Rewrite all the material below with every "camera" changed to "observer" and everything else left as it is, omitting the pictures.
** begin Stored data **
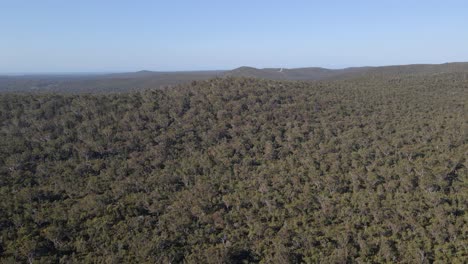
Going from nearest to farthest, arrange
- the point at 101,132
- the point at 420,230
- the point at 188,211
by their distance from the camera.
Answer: the point at 420,230 → the point at 188,211 → the point at 101,132

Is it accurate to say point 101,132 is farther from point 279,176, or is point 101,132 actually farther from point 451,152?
point 451,152

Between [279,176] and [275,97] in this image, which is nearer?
[279,176]

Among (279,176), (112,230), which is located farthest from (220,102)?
(112,230)

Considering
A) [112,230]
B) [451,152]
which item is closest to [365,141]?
[451,152]

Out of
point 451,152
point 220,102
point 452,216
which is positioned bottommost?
point 452,216

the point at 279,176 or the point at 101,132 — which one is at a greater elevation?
the point at 101,132

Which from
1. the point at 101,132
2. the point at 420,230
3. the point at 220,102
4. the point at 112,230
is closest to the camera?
the point at 420,230
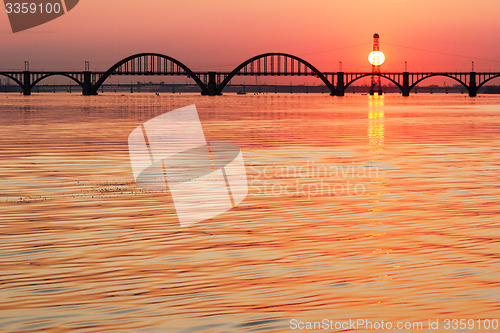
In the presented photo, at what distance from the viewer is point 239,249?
39.4 ft

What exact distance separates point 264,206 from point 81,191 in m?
4.78

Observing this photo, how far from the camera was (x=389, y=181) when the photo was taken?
21188 mm

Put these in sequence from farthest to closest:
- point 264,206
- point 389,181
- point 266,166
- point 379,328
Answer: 1. point 266,166
2. point 389,181
3. point 264,206
4. point 379,328

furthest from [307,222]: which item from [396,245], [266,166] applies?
[266,166]

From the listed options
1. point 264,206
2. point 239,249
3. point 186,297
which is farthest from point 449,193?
point 186,297

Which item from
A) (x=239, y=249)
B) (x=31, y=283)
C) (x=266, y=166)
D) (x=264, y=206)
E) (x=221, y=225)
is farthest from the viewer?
(x=266, y=166)

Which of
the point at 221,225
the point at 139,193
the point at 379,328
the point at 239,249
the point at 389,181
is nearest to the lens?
the point at 379,328

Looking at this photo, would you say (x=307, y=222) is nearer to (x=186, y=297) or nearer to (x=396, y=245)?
(x=396, y=245)

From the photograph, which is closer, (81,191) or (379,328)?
(379,328)

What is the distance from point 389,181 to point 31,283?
1304cm

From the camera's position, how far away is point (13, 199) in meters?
17.4

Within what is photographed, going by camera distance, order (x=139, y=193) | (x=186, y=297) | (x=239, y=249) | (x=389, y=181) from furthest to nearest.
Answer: (x=389, y=181), (x=139, y=193), (x=239, y=249), (x=186, y=297)

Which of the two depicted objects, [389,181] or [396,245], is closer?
[396,245]

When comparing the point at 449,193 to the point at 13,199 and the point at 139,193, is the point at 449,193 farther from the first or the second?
the point at 13,199
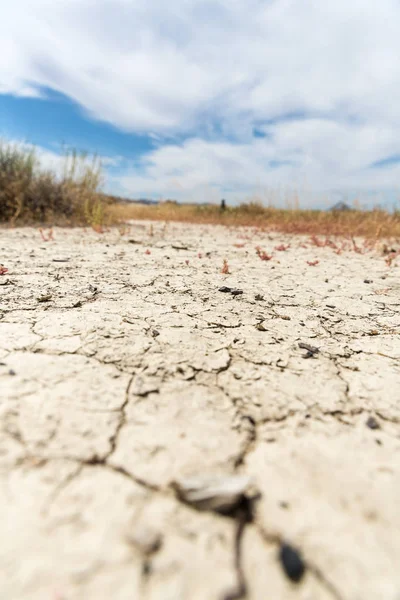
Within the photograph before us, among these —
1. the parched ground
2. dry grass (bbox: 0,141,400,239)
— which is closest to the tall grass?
A: dry grass (bbox: 0,141,400,239)

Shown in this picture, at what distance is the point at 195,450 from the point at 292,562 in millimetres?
369

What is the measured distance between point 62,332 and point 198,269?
5.50 feet

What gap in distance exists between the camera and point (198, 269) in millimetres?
3059

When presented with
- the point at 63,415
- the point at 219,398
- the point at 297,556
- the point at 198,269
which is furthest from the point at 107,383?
the point at 198,269

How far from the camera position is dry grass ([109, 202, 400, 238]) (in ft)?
22.2

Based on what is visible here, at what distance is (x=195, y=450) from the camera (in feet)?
3.15

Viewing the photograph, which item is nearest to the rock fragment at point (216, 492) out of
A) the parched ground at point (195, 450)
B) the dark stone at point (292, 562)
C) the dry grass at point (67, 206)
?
the parched ground at point (195, 450)

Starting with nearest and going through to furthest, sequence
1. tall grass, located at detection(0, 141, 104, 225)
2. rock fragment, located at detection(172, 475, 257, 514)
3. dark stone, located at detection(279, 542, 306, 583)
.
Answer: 1. dark stone, located at detection(279, 542, 306, 583)
2. rock fragment, located at detection(172, 475, 257, 514)
3. tall grass, located at detection(0, 141, 104, 225)

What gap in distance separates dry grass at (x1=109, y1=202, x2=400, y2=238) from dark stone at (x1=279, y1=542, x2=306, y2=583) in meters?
5.52

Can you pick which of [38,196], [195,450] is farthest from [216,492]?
[38,196]

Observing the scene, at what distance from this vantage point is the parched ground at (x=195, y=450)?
649 millimetres

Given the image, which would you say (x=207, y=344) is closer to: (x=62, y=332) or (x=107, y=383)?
(x=107, y=383)

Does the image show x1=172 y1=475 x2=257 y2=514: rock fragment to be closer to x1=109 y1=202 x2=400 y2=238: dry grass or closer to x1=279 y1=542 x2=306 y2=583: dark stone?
x1=279 y1=542 x2=306 y2=583: dark stone

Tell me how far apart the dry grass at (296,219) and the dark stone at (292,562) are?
552cm
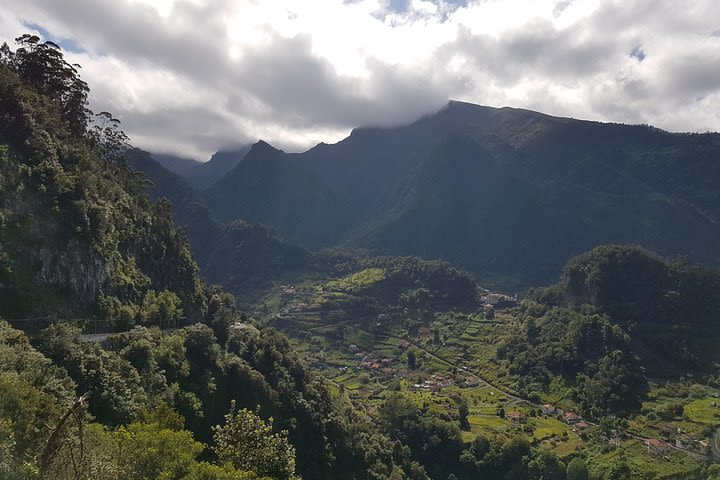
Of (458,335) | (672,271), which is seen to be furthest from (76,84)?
(672,271)

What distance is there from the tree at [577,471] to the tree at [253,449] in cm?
7901

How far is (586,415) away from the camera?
124m

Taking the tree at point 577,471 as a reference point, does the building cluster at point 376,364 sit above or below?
below

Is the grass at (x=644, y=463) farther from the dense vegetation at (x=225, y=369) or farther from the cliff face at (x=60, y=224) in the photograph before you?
the cliff face at (x=60, y=224)

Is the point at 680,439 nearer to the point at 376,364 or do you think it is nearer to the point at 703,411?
the point at 703,411

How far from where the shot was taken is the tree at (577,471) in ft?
295

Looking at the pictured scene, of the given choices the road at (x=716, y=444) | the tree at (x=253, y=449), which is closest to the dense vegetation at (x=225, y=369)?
the tree at (x=253, y=449)

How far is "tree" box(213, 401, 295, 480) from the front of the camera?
3048 centimetres

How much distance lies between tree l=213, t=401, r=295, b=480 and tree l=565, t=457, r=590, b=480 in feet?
259

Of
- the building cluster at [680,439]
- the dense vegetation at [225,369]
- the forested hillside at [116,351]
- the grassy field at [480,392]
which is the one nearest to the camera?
the forested hillside at [116,351]

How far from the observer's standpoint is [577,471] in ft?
295

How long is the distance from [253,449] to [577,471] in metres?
82.4

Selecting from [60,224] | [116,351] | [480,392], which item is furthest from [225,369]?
[480,392]

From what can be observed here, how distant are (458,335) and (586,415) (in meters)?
73.0
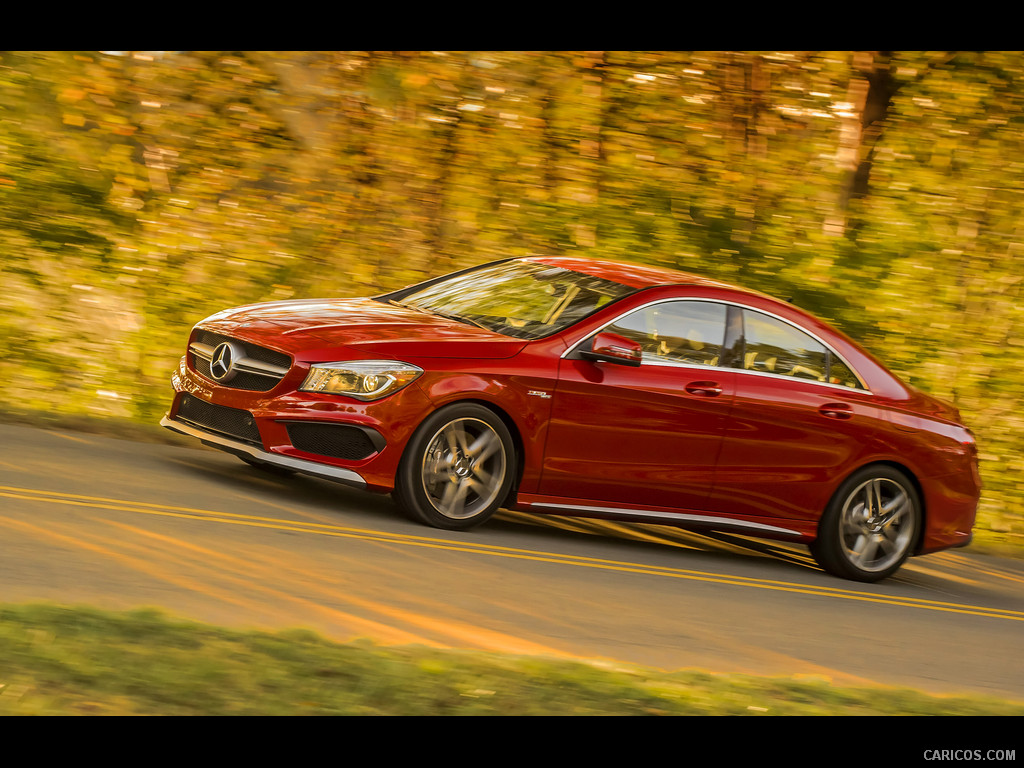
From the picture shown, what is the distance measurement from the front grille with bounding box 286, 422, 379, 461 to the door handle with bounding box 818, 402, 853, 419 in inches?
124

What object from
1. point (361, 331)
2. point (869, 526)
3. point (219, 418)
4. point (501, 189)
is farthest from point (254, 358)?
point (501, 189)

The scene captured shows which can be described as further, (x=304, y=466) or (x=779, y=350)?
(x=779, y=350)

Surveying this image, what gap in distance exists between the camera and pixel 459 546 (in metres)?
7.42

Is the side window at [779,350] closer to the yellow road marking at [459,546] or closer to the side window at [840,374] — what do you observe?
the side window at [840,374]

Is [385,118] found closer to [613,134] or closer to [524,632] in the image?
[613,134]

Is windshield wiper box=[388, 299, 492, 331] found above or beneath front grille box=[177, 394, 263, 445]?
above

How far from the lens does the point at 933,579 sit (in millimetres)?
9750

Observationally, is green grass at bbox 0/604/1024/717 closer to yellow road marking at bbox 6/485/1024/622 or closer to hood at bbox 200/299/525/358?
yellow road marking at bbox 6/485/1024/622

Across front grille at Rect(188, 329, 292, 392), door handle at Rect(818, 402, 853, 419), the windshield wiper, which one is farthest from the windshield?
door handle at Rect(818, 402, 853, 419)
** end Stored data **
Solution
Going from nearest to farthest, arrange
- the point at 101,132
- the point at 420,230
- the point at 188,211
by their distance from the observer.
Answer: the point at 420,230 → the point at 188,211 → the point at 101,132

Is it accurate to say point 101,132 is farther from point 279,176, or is point 101,132 actually farther from point 451,152?
point 451,152

Between [279,176] and [275,97] in this image, which is nearer?
[279,176]

Among (279,176), (112,230), which is located farthest from (220,102)?
(112,230)

Considering
A) [112,230]
B) [451,152]
which item is closest to [365,141]?
[451,152]

Out of
point 451,152
point 220,102
point 452,216
which is positioned bottommost?
point 452,216

the point at 279,176 or the point at 101,132 — which one is at a greater elevation?
the point at 101,132

Which from
1. the point at 101,132
2. the point at 420,230
3. the point at 220,102
4. the point at 112,230
is closest to the observer?
the point at 420,230
In the presented photo, at what distance from the viewer is point 239,249?
39.4 ft

What exact distance separates point 264,206 from point 81,191 in m?
4.78

Observing this photo, how far from the observer was (x=389, y=181) when the photo was taken?
21188 mm

Put these in sequence from farthest to closest:
- point 264,206
- point 389,181
- point 266,166
- point 379,328
Answer: 1. point 266,166
2. point 389,181
3. point 264,206
4. point 379,328

furthest from [307,222]: which item from [396,245], [266,166] applies?
[266,166]

From the listed options
1. point 264,206
2. point 239,249
3. point 186,297
which is farthest from point 449,193?
point 186,297

Which item from
A) (x=239, y=249)
B) (x=31, y=283)
C) (x=266, y=166)
D) (x=264, y=206)
E) (x=221, y=225)
is farthest from the viewer?
(x=266, y=166)

Which of
the point at 221,225
the point at 139,193
the point at 379,328
the point at 239,249
the point at 389,181
is nearest to the lens?
the point at 379,328

Looking at this photo, would you say (x=307, y=222) is nearer to (x=186, y=297) or nearer to (x=396, y=245)?
(x=396, y=245)

From the photograph, which is closer, (81,191) or (379,328)?
(379,328)

What is the distance from point 389,181 to point 31,283?
1304cm

From the observer's position, how far away is point (13, 199) in meters?
17.4

Within what is photographed, going by observer distance, order (x=139, y=193) | (x=186, y=297) | (x=239, y=249) | (x=389, y=181) from furthest to nearest.
Answer: (x=389, y=181), (x=139, y=193), (x=239, y=249), (x=186, y=297)

Which of the two depicted objects, [389,181] or [396,245], is closer?
[396,245]

When comparing the point at 449,193 to the point at 13,199 and the point at 139,193, is the point at 449,193 farther from the first or the second?
the point at 13,199
Within the photograph before us, among these —
1. the parched ground
2. dry grass (bbox: 0,141,400,239)
— which is closest to the tall grass?
A: dry grass (bbox: 0,141,400,239)

Shown in this picture, at what distance is the point at 195,450 from the point at 292,562 in millimetres?
369

What is the measured distance between point 62,332 and point 198,269?
5.50 feet

What gap in distance exists between the observer and point (198, 269) in millimetres?
3059

When presented with
- the point at 63,415
- the point at 219,398
- the point at 297,556
- the point at 198,269
which is furthest from the point at 107,383?
the point at 198,269

How far from the observer position is dry grass ([109, 202, 400, 238]) (in ft)?
22.2

Based on what is visible here, at what distance is (x=195, y=450) from the observer (in feet)?
3.15

Viewing the photograph, which item is nearest to the rock fragment at point (216, 492) out of
A) the parched ground at point (195, 450)
B) the dark stone at point (292, 562)
C) the dry grass at point (67, 206)
?
the parched ground at point (195, 450)

Starting with nearest and going through to furthest, sequence
1. tall grass, located at detection(0, 141, 104, 225)
2. rock fragment, located at detection(172, 475, 257, 514)
3. dark stone, located at detection(279, 542, 306, 583)
.
Answer: 1. dark stone, located at detection(279, 542, 306, 583)
2. rock fragment, located at detection(172, 475, 257, 514)
3. tall grass, located at detection(0, 141, 104, 225)

What gap in distance separates dry grass at (x1=109, y1=202, x2=400, y2=238) from dark stone at (x1=279, y1=542, x2=306, y2=583) in meters?
5.52

Can you pick which of [38,196], [195,450] is farthest from [216,492]?
[38,196]

Observing the scene, at what distance from this vantage point is the parched ground at (x=195, y=450)?
649 millimetres

Given the image, which would you say (x=207, y=344) is closer to: (x=62, y=332) or (x=107, y=383)?
(x=107, y=383)

Does the image show x1=172 y1=475 x2=257 y2=514: rock fragment to be closer to x1=109 y1=202 x2=400 y2=238: dry grass or closer to x1=279 y1=542 x2=306 y2=583: dark stone?
x1=279 y1=542 x2=306 y2=583: dark stone

Tell me how far apart the dry grass at (296,219) and the dark stone at (292,562) are?
552cm
Of (458,335) | (672,271), which is seen to be furthest from (76,84)?
(672,271)

What distance is there from the tree at [577,471] to the tree at [253,449] in cm?
7901

How far is (586,415) away from the observer?
124m

Taking the tree at point 577,471 as a reference point, does the building cluster at point 376,364 sit above or below?
below

Is the grass at (x=644, y=463) farther from the dense vegetation at (x=225, y=369) or farther from the cliff face at (x=60, y=224) in the photograph before you?
the cliff face at (x=60, y=224)

Is the point at 680,439 nearer to the point at 376,364 or do you think it is nearer to the point at 703,411?
the point at 703,411

How far from where the shot was taken is the tree at (577,471) in ft?
295

Looking at the pictured scene, of the given choices the road at (x=716, y=444) | the tree at (x=253, y=449), which is closest to the dense vegetation at (x=225, y=369)?
the tree at (x=253, y=449)

How far is "tree" box(213, 401, 295, 480) from the front of the observer?
3048 centimetres

How much distance lies between tree l=213, t=401, r=295, b=480 and tree l=565, t=457, r=590, b=480 in feet?
259

Of
- the building cluster at [680,439]
- the dense vegetation at [225,369]
- the forested hillside at [116,351]
- the grassy field at [480,392]
which is the one nearest to the observer?
the forested hillside at [116,351]

How far from the observer's standpoint is [577,471] in ft?
295

How long is the distance from [253,449] to [577,471] in metres?
82.4

Selecting from [60,224] | [116,351] | [480,392], which item is furthest from [225,369]?
[480,392]

From what can be observed here, how distant are (458,335) and (586,415) (in meters)?
73.0
From the picture shown, what is the distance measurement from the front grille with bounding box 286, 422, 379, 461 to the door handle with bounding box 818, 402, 853, 419 in inches?
124

What object from
1. point (361, 331)
2. point (869, 526)
3. point (219, 418)
4. point (501, 189)
is farthest from point (254, 358)?
point (501, 189)

The scene captured shows which can be described as further, (x=304, y=466) or (x=779, y=350)?
(x=779, y=350)

Surveying this image, what gap in distance exists between the observer and pixel 459 546 (in metres)?
7.42

Is the side window at [779,350] closer to the yellow road marking at [459,546] or closer to the side window at [840,374] — what do you observe?
the side window at [840,374]

Is [385,118] found closer to [613,134] or closer to [524,632] in the image?
[613,134]

Is windshield wiper box=[388, 299, 492, 331] found above or beneath front grille box=[177, 394, 263, 445]?
above

How far from the lens does the point at 933,579 sit (in millimetres)?
9750

Observationally, is green grass at bbox 0/604/1024/717 closer to yellow road marking at bbox 6/485/1024/622 or closer to hood at bbox 200/299/525/358?
yellow road marking at bbox 6/485/1024/622

Across front grille at Rect(188, 329, 292, 392), door handle at Rect(818, 402, 853, 419), the windshield wiper, which one is farthest from the windshield?
door handle at Rect(818, 402, 853, 419)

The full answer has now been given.